In the Public Interest
November is National American Indian and Alaska Native Heritage Month, which honors the many contributions of American Indians and Alaska Natives. During this month, we remember the legacy of the first Americans, celebrate their vibrant culture and heritage, and recognize their numerous accomplishments. We also acknowledge their resilience in the face of adversity and unique challenges.
As of 2005, an estimated 4.5 million people (1.5 percent of the U.S. population) classified themselves as American Indian or Alaska Native alone or in combination with other races or ethnic groups. There are 561 federally recognized American Indian and Alaska Native tribes. American Indians maintain 32 tribally controlled colleges, offering associate's, bachelor's and master's degrees, with a large percentage of students going on to pursue advanced degrees.
American Indians and Alaska Natives have made important contributions to the United States in various arenas, including engineering, medicine, defense and business.
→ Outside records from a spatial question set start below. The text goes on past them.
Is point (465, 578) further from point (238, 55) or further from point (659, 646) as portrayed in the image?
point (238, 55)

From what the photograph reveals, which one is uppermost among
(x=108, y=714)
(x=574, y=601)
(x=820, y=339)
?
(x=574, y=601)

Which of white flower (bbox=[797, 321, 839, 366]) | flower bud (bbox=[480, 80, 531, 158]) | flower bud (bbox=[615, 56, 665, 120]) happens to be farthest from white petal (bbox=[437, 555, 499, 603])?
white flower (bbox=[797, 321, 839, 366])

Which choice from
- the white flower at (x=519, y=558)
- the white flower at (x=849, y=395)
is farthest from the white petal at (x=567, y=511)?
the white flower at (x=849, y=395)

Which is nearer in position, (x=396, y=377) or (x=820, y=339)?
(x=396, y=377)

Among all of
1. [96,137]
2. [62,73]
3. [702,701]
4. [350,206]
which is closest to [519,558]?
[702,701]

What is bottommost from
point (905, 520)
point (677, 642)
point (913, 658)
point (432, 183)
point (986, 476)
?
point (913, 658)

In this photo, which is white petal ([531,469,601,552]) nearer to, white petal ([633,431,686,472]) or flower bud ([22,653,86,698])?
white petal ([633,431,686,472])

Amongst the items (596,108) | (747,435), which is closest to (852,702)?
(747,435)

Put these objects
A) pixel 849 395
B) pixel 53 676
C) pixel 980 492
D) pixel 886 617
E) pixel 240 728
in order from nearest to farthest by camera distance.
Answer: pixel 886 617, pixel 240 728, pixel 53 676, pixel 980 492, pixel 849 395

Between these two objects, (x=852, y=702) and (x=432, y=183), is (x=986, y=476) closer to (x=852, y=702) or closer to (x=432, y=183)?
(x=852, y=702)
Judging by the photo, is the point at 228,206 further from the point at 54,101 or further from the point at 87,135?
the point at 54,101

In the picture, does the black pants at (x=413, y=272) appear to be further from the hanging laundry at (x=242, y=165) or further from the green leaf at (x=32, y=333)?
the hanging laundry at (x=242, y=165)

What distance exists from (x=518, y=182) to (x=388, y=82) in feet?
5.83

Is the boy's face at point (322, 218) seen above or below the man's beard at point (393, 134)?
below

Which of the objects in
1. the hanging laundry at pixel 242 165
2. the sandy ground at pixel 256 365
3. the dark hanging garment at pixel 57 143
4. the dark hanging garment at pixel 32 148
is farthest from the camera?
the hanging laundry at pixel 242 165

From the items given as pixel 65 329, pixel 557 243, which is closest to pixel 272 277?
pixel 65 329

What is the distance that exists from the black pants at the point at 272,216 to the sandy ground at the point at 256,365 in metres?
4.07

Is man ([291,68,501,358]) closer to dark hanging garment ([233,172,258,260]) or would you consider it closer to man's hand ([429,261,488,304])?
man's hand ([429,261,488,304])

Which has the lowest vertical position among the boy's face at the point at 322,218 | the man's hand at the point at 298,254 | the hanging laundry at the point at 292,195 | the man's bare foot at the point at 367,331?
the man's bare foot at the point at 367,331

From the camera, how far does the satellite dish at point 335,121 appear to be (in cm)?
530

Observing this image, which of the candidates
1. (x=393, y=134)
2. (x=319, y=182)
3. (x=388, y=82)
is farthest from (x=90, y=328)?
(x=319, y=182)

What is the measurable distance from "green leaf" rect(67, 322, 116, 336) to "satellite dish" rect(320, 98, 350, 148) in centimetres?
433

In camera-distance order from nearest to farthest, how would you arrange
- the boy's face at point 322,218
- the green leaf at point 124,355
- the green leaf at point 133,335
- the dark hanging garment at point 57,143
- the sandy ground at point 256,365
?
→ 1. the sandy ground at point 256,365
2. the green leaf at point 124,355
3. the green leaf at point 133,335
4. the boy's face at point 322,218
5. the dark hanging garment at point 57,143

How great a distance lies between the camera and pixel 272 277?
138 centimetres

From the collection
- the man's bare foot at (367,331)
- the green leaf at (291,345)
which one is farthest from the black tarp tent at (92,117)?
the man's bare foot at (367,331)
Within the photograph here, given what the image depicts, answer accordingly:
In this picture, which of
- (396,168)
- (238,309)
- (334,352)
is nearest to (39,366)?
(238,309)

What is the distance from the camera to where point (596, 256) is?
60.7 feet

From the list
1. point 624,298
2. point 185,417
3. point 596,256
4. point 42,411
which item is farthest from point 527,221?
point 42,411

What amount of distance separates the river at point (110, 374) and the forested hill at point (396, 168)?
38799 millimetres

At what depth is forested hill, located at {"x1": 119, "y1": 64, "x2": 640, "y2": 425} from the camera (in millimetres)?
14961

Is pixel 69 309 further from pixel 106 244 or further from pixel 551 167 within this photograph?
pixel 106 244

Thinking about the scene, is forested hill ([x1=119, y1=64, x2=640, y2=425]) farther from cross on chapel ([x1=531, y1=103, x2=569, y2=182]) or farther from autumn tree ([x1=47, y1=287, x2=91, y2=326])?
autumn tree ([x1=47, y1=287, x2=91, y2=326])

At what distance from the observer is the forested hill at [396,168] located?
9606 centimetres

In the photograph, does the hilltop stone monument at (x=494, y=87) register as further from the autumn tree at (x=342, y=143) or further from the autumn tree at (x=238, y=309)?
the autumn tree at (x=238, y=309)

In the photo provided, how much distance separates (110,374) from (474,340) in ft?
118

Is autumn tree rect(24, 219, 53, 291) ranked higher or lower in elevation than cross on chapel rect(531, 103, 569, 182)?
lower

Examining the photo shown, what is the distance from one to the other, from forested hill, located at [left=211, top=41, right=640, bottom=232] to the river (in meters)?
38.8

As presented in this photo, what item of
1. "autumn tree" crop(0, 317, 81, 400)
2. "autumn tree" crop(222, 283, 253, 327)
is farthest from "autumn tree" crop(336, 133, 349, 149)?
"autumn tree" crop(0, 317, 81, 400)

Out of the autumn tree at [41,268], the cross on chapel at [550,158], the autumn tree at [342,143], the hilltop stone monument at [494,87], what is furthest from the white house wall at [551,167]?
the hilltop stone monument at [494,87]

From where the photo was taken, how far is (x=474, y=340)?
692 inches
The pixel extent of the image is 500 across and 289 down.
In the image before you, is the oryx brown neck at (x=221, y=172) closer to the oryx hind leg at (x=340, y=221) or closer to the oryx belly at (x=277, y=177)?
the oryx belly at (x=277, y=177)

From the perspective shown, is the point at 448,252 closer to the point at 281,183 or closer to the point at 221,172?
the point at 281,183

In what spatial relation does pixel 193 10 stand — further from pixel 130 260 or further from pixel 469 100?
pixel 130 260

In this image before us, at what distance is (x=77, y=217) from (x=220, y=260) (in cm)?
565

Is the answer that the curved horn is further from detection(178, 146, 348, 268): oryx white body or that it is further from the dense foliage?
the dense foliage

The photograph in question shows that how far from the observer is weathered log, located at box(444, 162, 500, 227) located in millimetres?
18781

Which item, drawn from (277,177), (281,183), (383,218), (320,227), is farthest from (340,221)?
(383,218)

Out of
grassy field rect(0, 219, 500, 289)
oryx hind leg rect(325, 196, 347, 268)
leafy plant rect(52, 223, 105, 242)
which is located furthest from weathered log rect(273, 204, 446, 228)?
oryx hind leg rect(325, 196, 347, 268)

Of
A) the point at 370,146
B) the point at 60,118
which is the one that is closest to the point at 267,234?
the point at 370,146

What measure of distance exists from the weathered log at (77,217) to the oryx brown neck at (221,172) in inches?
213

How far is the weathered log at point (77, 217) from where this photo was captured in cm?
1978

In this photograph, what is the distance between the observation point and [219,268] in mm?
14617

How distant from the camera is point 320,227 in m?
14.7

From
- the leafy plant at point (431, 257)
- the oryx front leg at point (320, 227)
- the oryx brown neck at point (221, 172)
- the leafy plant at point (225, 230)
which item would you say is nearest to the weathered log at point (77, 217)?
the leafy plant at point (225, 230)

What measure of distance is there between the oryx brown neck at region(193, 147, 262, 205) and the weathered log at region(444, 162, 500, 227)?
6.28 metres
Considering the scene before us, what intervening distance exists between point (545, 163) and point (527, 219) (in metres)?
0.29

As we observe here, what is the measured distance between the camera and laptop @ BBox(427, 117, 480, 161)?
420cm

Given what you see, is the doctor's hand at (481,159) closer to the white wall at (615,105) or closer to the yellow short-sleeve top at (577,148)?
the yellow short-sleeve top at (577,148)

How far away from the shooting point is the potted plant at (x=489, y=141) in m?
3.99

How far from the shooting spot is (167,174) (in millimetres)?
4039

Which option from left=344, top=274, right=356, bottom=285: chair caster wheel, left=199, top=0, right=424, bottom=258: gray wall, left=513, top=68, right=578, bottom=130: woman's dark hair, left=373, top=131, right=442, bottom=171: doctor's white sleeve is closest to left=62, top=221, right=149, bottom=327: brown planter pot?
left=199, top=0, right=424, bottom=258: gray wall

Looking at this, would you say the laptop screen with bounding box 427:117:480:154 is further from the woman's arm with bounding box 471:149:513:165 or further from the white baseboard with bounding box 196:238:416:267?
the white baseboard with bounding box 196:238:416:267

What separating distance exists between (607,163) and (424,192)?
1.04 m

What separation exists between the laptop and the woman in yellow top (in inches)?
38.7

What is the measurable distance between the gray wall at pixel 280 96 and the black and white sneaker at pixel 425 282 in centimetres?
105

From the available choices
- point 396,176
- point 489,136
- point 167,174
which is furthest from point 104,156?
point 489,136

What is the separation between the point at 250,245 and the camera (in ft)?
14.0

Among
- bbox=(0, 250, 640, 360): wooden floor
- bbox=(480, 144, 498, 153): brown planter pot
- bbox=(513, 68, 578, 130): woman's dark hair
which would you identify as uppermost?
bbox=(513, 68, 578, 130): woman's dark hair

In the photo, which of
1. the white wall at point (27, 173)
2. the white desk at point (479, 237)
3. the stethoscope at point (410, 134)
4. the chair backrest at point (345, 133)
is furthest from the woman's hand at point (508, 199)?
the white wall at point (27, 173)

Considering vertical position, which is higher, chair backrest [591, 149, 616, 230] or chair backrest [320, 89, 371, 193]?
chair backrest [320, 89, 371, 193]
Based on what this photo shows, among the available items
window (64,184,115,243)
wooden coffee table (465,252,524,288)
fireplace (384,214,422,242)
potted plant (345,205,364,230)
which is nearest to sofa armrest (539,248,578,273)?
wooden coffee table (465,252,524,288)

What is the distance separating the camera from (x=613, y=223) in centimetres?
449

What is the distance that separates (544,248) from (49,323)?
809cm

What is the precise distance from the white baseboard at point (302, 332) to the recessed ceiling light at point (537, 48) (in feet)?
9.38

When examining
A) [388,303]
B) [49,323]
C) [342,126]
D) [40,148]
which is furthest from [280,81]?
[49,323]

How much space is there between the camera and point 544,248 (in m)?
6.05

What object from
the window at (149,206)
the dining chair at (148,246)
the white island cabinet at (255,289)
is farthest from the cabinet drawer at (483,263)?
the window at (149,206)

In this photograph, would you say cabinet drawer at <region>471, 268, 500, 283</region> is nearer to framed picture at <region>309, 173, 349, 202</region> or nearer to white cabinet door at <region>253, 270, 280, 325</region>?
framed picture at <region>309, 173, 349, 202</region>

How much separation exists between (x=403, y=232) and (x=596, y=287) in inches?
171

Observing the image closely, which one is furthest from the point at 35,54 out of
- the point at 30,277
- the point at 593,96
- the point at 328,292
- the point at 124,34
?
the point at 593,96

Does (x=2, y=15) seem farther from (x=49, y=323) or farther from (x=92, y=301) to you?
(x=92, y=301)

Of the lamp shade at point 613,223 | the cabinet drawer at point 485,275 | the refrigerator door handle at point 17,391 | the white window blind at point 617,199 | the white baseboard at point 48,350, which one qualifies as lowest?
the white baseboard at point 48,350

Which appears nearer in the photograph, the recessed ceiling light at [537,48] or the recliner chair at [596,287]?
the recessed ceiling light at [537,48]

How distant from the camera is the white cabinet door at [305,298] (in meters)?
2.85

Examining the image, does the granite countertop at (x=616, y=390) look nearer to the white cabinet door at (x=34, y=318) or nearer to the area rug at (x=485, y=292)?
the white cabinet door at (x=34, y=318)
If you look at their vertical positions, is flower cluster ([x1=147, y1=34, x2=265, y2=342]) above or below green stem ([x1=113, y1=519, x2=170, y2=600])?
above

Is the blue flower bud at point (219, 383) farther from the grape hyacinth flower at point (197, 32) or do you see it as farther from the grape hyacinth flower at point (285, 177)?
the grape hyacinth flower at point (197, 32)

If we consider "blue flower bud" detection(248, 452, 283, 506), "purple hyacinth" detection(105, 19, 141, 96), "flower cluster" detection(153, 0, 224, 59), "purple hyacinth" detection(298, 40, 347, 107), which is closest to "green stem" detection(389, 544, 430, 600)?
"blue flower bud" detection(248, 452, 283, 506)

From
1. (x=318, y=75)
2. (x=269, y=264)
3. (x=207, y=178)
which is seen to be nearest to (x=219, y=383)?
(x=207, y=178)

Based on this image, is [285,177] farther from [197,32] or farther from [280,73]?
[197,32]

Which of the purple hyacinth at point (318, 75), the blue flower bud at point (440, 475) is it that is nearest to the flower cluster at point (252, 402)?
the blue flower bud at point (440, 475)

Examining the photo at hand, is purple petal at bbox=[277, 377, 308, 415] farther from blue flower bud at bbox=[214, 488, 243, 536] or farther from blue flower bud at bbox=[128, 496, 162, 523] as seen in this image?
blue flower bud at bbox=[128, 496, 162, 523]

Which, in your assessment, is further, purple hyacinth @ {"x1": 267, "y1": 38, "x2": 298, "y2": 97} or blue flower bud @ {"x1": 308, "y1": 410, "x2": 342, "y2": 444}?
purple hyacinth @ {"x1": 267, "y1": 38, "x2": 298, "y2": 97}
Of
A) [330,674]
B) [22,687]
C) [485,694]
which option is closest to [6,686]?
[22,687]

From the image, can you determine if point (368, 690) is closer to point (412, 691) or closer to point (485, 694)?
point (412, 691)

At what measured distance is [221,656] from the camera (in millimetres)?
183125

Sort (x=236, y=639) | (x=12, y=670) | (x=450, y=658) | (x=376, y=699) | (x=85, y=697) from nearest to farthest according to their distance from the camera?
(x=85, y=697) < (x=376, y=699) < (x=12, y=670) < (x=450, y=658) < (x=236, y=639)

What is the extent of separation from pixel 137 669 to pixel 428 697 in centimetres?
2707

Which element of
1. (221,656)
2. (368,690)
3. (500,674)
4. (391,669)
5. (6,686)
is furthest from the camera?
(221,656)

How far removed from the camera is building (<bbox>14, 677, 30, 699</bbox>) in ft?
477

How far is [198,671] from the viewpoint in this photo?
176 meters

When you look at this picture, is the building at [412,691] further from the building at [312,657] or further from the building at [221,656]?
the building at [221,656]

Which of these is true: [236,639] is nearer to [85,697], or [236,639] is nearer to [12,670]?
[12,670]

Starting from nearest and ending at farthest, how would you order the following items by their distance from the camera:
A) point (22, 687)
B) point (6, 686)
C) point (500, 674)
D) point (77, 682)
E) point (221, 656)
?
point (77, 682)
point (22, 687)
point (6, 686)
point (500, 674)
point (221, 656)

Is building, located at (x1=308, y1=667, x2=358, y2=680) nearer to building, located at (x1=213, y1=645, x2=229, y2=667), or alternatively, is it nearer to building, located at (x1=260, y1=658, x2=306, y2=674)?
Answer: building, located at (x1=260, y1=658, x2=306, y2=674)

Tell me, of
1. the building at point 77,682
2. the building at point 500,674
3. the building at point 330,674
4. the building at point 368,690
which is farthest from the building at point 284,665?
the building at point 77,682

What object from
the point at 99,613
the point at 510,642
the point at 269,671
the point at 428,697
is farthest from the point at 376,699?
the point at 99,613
Unfortunately, negative stereotypes often portrayed by sports team mascots and other mass media inventions perpetuate negative and often destructive beliefs and opinions. American Indians and Alaska Natives face daunting challenges in areas many Americans take for granted. According to the U.S. Department of Health and Human Services Indian Health Service (IHS), this group of Americans has poorer health, lower life expectancy and disproportionate disease when compared with other groups, perhaps because of significant poverty, discrimination in health-care delivery and cultural differences.
Of particular importance are the considerable disparities that exist in the psychological well-being of American Indians and Alaska Natives. As many as 30 percent of these adults suffer from depression. Suicide rates among American Indians and Alaska Natives age 15 to 34 are almost two times higher than the national average. According to the past president of the Society of Indian Psychologists, John J. Peregoy, PhD, cluster suicides—a succession of multiple deaths in a single location within one year—have become of increasing concern. Research shows that the mental and behavioral health needs of American Indians and Alaska Natives are largely unmet. IHS acknowledges that any type of intervention or prevention strategy must incorporate and build upon traditional cultural practices. Time-honored healing practices and spiritual beliefs complement Western-based approaches and enhance their overall health and well-being.
As with any ethnic or racial minority population, more American Indian and Alaska Native psychologists are needed to serve in areas where these populations live. Currently, there are approximately 500 American Indian and Alaska Native psychologists. In 2006, American Indians and Alaska Natives represented only 0.5 percent of students earning psychology doctorates, down from 0.9 percent in 2003.
The Society of Indian Psychologists is working to reverse that trend. The organization informally mentors psychology students, offers scholarships and provides academic and culture-specific feedback. The society also lobbied for the Indian Health Care Improvement Act Amendments, has provided crisis intervention to communities, developed a cadre of speakers on mental health care issues and partnered with APA's Public Interest Government Relations Office to advocate for more federal funding for the Indians into Psychology clinical training program.
In acknowledging National American Indian and Alaskan Native Heritage Month, we must recognize the large role psychology has to play in lessening the disproportionate mental health burdens faced by American Indian and Alaska Native people. We must celebrate and support the invaluable contributions that psychologists have made to improve conditions in these communities and the lives and futures of individuals. More than ever, American Indian and Alaska Native psychologists and the work they do must be acknowledged for the tremendous contributions they make to our field and to APA.